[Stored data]
◆ ◆ ◆ ◆ ◆

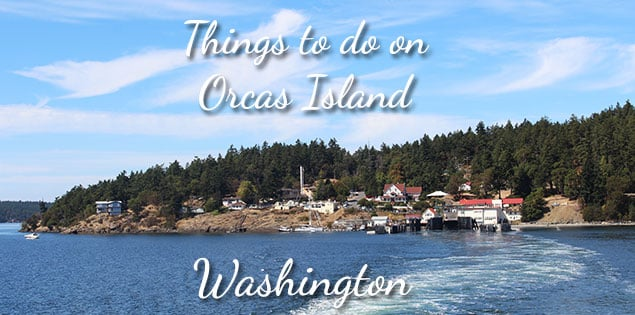 things to do on orcas island featured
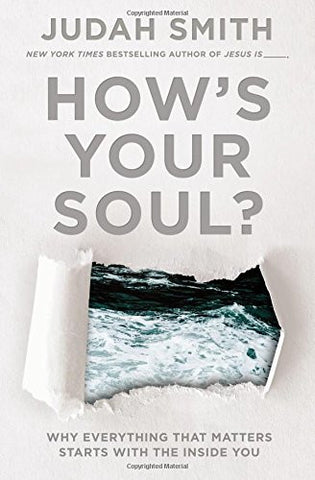 How's Your Soul?: Why Everything that Matters Starts with the Inside You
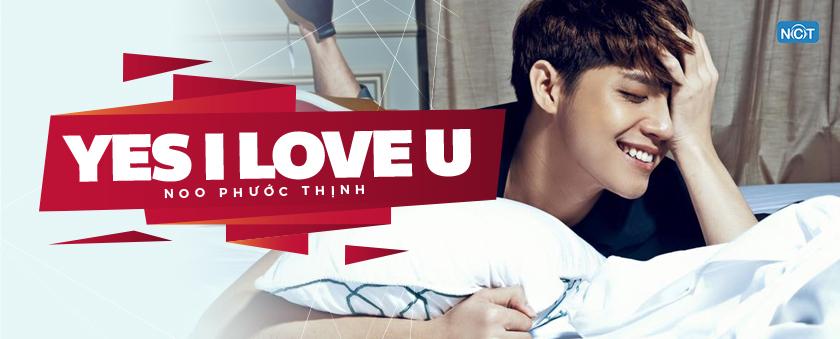 yes i love u - noo phuoc thinh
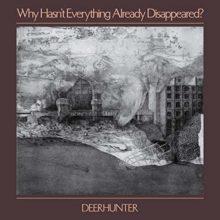 Deerhunter がニューアルバム『Why Hasn't Everything ...』をリリース!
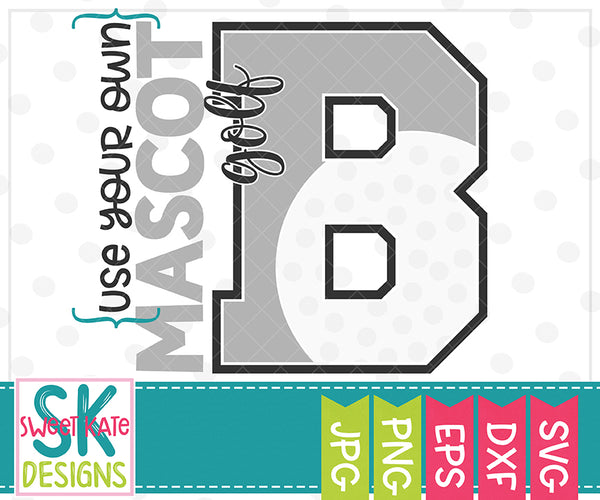 Your Own Mascot B Golf SVG DXF EPS PNG JPG - Sweet Kate Designs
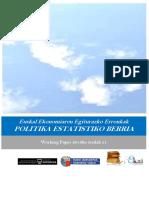 Euskal Ekonomiaren Egiturazko Erronkak. POLITIKA ESTATISTIKO BERRIA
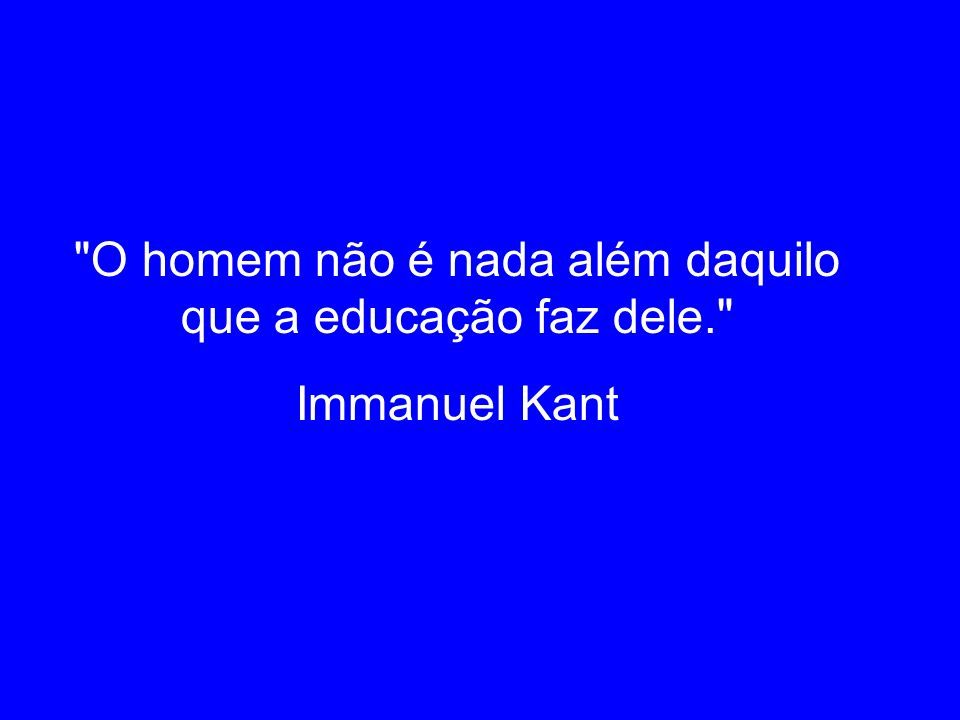 O homem não é nada além daquilo que a educação faz dele.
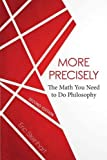 More Precisely: The Math You Need to Do Philosophy - Second Edition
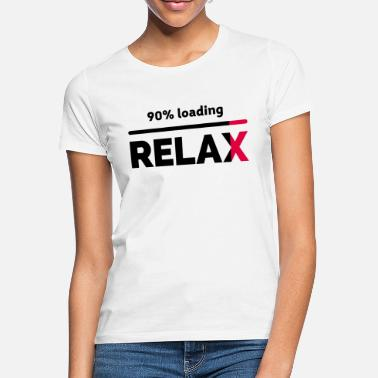 Relaxeation relax relaxing relaxed stress relaxed chill - Women's T-Shirt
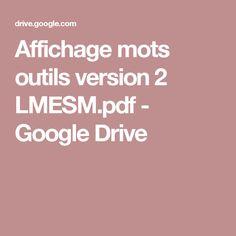 Affichage mots outils version 2 LMESM.pdf - GoogleDrive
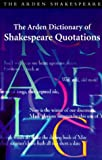 Arden Dictionary of Shakespeare Quotations, Jane Armstrong, 0174436467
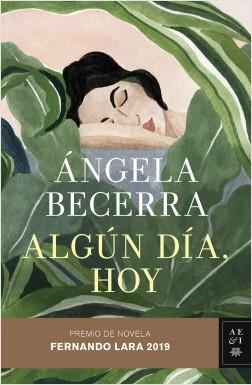 Algún día, hoy - Ángela Becerra | Planeta de Libros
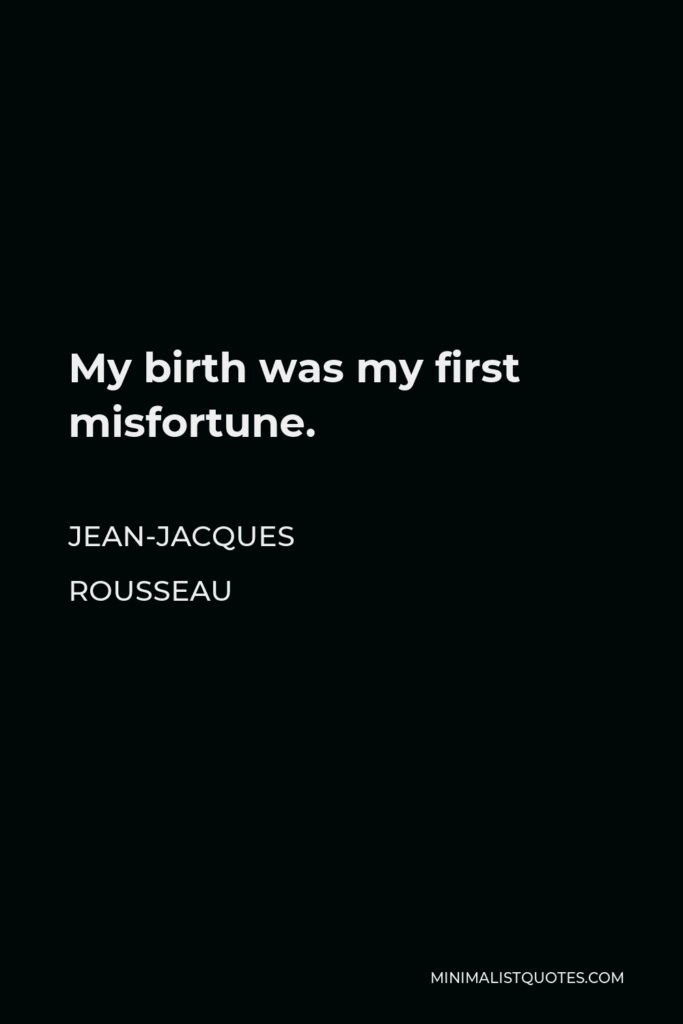 Jean-Jacques Rousseau Quote - My birth was my first misfortune.
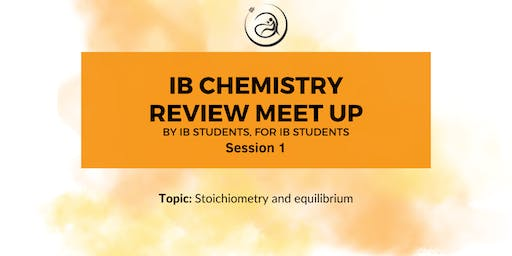 IB Chemistry Review Meet-up Session 1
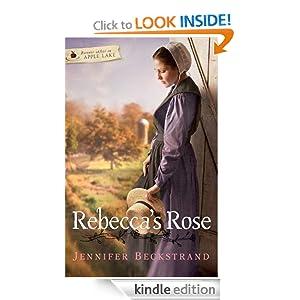 Rebecca's Rose (Forever After in Apple Lake) Jennifer Beckstrand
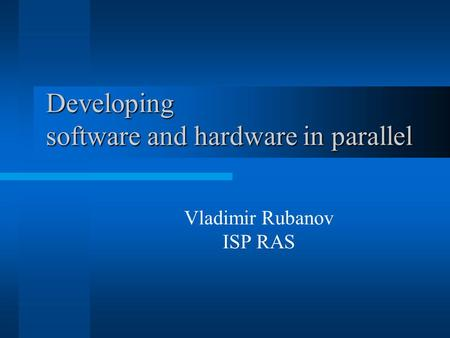 Developing software and hardware in parallel Vladimir Rubanov ISP RAS.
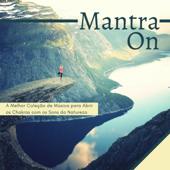 Mantra On: A Melhor Coleção de Música para Abrir os Chakras com os Sons da Natureza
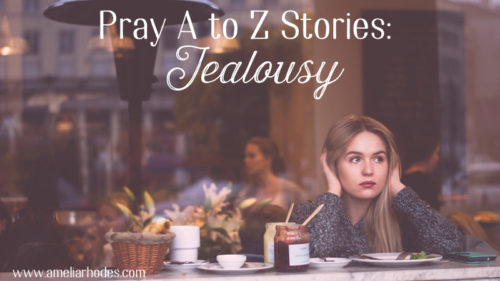 Pray A to Z Stories: Jealousy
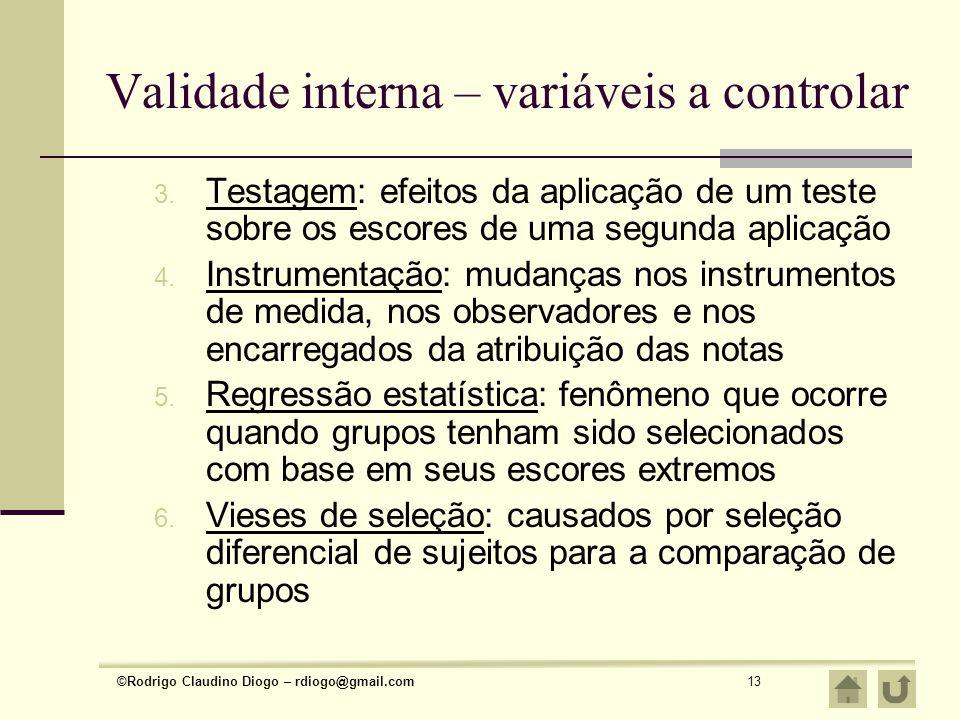 ©Rodrigo Claudino Diogo – rdiogo@gmail.com13 Validade interna – variáveis a controlar 3. Testagem: efeitos da aplicação de um teste sobre os escores d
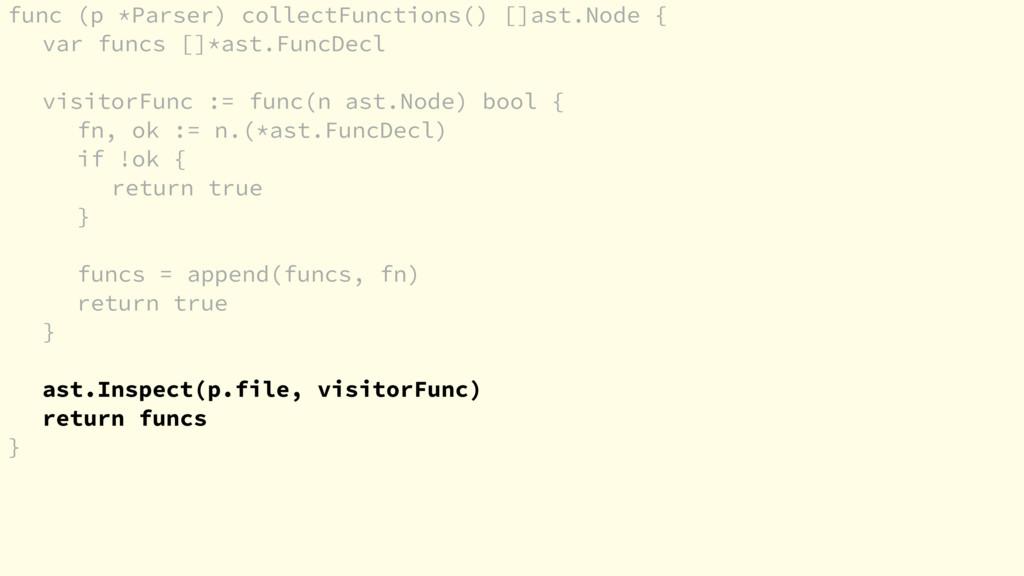 func (p *Parser) collectFunctions() []ast.Node ...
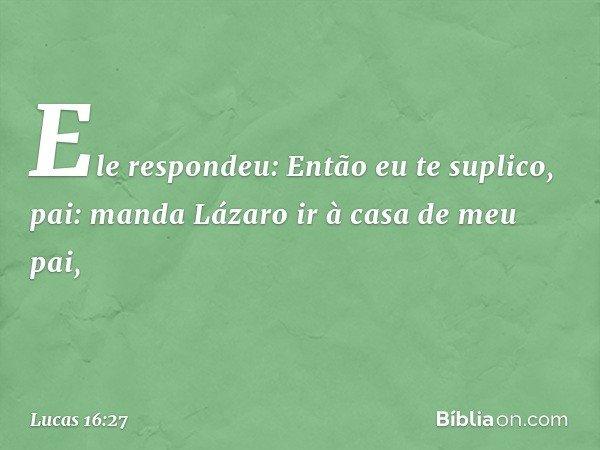 """""""Ele respondeu: 'Então eu te suplico, pai: manda Lázaro ir à casa de meu pai, -- Lucas 16:27"""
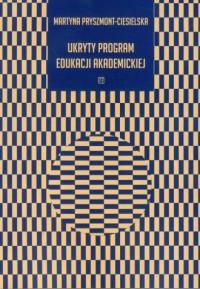 Ukryty program edukacji akademickiej - okładka książki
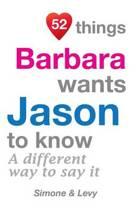 52 Things Barbara Wants Jason to Know
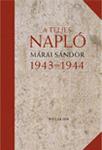 Márai Sándor: A teljes napló 1943–1944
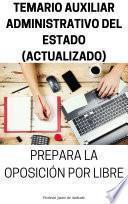 TEMARIO AUXILIAR ADMINISTRATIVO DEL ESTADO (ACTUALIZADO)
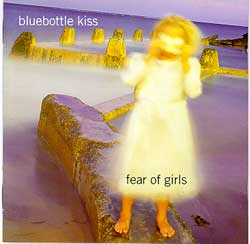 Bluebottle Kiss - Fear Of Girls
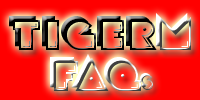 TIGERM.NET - TIGERM FAQs (Frequently Asked Questions)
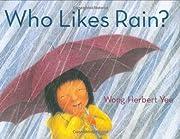 Who Likes Rain? de Wong Herbert Yee
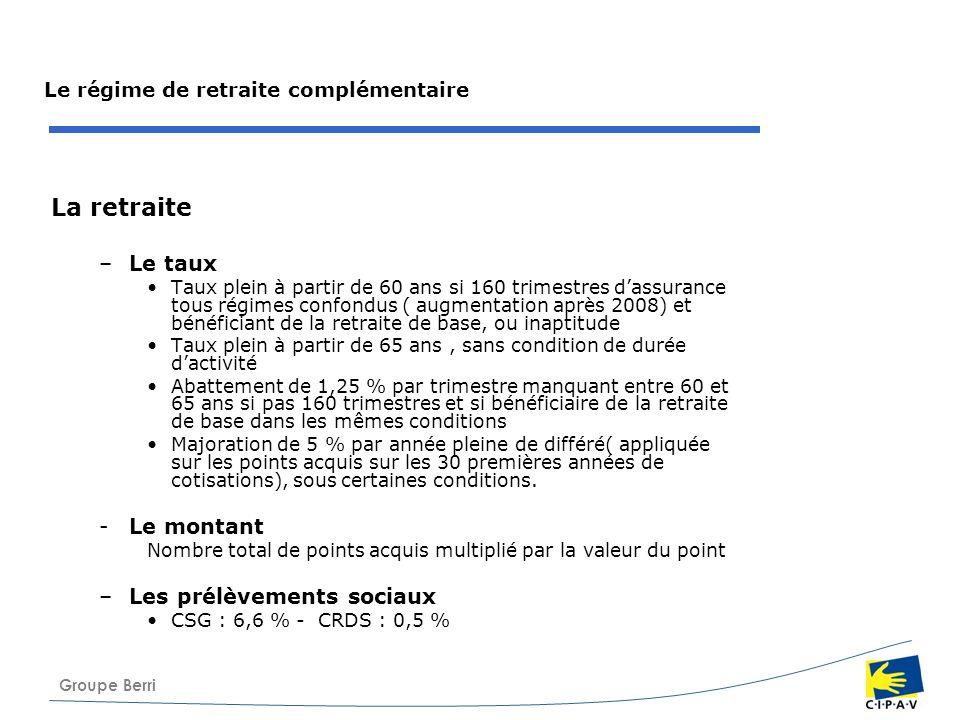 Groupe Berri Le régime de retraite complémentaire La retraite –Le taux Taux plein à partir de 60 ans si 160 trimestres dassurance tous régimes confond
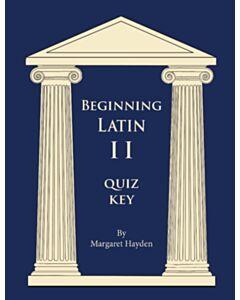 Beginning Latin 2 Quiz Key (SECOND EDITION)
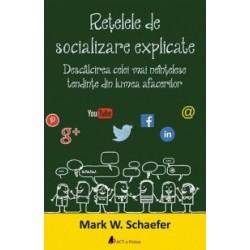 Retelele de socializare explicate. Descalcirea celei mai neintelese tendinte din lumea afacerilor - Mark W. Schaefer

◆ ◆ ◆ ◆ ◆

Leave out the pictures. Return exactly the lines from the first line of the records to the line bearing "More Precisely: The", inclusive.

- **SOLUTION FOR THIS PROBLEM**
 things to do on orcas island featured
 How's Your Soul?: Why Everything that Matters Starts with the Inside You
 yes i love u - noo phuoc thinh
 Deerhunter がニューアルバム『Why Hasn't Everything ...』をリリース!
 Your Own Mascot B Golf SVG DXF EPS PNG JPG - Sweet Kate Designs
 Euskal Ekonomiaren Egiturazko Erronkak. POLITIKA ESTATISTIKO BERRIA
 O homem não é nada além daquilo que a educação faz dele.
 More Precisely: The Math You Need to Do Philosophy - Second Edition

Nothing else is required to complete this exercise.